Nuclear power provides about 6% of the world's energy and 13–14% of the world's electricity,[1] with the U.S., France, and Japan together accounting for about 50% of nuclear generated electricity.[2] Also, more than 150 naval vessels using nuclear propulsion have been built.

Nuclear power is controversial and there is an ongoing debate about the use of nuclear energy.[3][4] Proponents, such as the World Nuclear Association and IAEA, contend that nuclear power is a sustainable energy source that reduces carbon emissions.[5] Anti-nuclear opponents, such as Greenpeace International and NIRS, believe that nuclear power poses many threats to people and the environment.[6][7][8]

Some serious nuclear and radiation accidents have occurred with nuclear-powered submarines and with nuclear power plants. Nuclear power plant accidents include the Chernobyl disaster (1986), Fukushima I nuclear accidents (2011), and the Three Mile Island accident (1979).[9] Nuclear submarine mishaps include the K-19 reactor accident (1961),[10] the K-27 reactor accident (1968),[11] and the K-431 reactor accident (1985).[9] International research is continuing into safety improvements such as passively safe plants,[12] and the possible future use of nuclear fusion.

Use

As of 2005, nuclear power provided 6.3% of the world's energy and 15% of the world's electricity, with the U.S., France, and Japan together accounting for 56.5% of nuclear generated electricity.[2] In 2007, the IAEA reported there were 439 nuclear power reactors in operation in the world,[13] operating in 31 countries.[14] As of December 2009, the world had 436 reactors.[15] Since commercial nuclear energy began in the mid 1950s, 2008 was the first year that no new nuclear power plant was connected to the grid, although two were connected in 2009.[15][16]

Annual generation of nuclear power has been on a slight downward trend since 2007, decreasing 1.8% in 2009 to 2558 TWh with nuclear power meeting 13–14% of the world's electricity demand.[1] One factor in the nuclear power percentage decrease since 2007 has been the prolonged shutdown of large reactors at the Kashiwazaki-Kariwa Nuclear Power Plant in Japan following the Niigata-Chuetsu-Oki earthquake.[1]

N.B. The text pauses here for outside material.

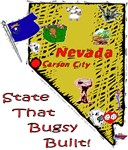 NV - State That Bugsy Built!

The United States produces the most nuclear energy, with nuclear power providing 19%[17] of the electricity it consumes, while France produces the highest percentage of its electrical energy from nuclear reactors—80% as of 2006.[18] In the European Union as a whole, nuclear energy provides 30% of the electricity.[19] Nuclear energy policy differs among European Union countries, and some, such as Austria, Estonia, and Ireland, have no active nuclear power stations. In comparison, France has a large number of these plants, with 16 multi-unit stations in current use.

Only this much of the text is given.